Closed ab08028 closed 3 years ago
My suspicion is that cyvcf2 encodes haploid gt_types
in a way we didn't expect. I think the mutyper spectra
command should work on haploids if gt_types
is encoded as 0
-->REF
, 1
-->ALT
(but maybe it's not).
Can you print a couple variants' gt_types
field with something like this?
from cyvcf2 import VCF
for variant in VCF('haploids.vcf.gz'):
print(variant.gt_types)
break
oh interesting … so I did the above code and the results are coded in 0s and 3s for some reason… example: [0 0 0 0 0 0 0 0 0 0 0 0 0 0 0 0 0 0 0 0 0 0 0 0 0 0 0 0 0 0 0 0 0 0 0 0 0 0 0 0 0 0 0 0 0 0 3 3 0 0 0 0 0 0 0 0 0 0 0 0 0 3 0 0 0 0 0 0]
But in the original VCF and in the mutyper variants VCF the sites are coded with 0s and 1s. But the 1s are 3s now when cyvcf reads it in. From this page https://brentp.github.io/cyvcf2/ it looks like cyvcf uses 0,1,2,3 to refer to hom-ref, het, unknown, hom-alt? so if it converts the haploids 0 and 1s to hom-ref and hom-alt codes, then that would make sense why it’s counting them 2x?
It looks like this may cause issues with --randomize as well (randomize isn’t working with the haploid data, though mutyper spectra works fine without it)

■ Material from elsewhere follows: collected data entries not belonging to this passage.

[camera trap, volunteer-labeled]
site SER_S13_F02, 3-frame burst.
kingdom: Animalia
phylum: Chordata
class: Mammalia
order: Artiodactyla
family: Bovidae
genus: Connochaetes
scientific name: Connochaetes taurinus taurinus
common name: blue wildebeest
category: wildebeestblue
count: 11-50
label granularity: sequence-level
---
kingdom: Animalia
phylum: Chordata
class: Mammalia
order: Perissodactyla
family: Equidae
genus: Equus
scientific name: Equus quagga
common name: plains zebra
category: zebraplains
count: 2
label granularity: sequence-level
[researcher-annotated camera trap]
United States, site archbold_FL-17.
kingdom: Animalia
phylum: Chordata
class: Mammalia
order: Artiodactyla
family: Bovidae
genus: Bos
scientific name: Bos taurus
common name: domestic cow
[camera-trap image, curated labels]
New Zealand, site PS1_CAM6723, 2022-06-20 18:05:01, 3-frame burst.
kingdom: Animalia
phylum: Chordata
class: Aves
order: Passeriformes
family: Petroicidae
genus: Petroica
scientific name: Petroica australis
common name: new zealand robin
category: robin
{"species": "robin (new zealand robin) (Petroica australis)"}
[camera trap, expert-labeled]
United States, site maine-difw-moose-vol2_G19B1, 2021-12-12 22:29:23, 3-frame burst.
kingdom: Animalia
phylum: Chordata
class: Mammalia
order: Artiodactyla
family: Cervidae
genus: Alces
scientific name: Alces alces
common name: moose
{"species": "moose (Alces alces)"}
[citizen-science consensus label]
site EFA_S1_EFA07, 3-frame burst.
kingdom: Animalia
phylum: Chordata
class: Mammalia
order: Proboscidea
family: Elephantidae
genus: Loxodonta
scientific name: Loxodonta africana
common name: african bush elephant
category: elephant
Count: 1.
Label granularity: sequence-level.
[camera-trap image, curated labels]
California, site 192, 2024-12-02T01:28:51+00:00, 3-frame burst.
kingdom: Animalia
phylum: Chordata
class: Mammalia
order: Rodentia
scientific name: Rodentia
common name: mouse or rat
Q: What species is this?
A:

I threw an example haploid mutyper variants file into the harris data dir (forWillFromAnnabel_exampleHaploidMutyperVariantsFile/testFileForWill.vcf.gz)
Hmm that looks like probably it! But shouldn't this give 3x inflation of alt allele counts, rather than 2x?
I would have guessed --randomize
would behave normally even with this 0/3 coding.
Thanks for the test file, I'll take a look.
My hunch is that internally it codes 3 (hom alt) as equaling 2 counts of the alt allele. Yeah not sure why randomize is affected by it either ... will copy the error message I get for randomize momentarily
hmm okay --randomize is working on my test file actually, so scratch that part of the issue!
Minor bug (?) -- when I run mutyper spectra on a mutyper variants file that has haploid calls (single 0s or 1s instead of 0/0) the spectra counts are 2x what they should be. I think it's maybe still counting them like diploids? Not a huge deal (could just divide by 2!) but probably easy to fix?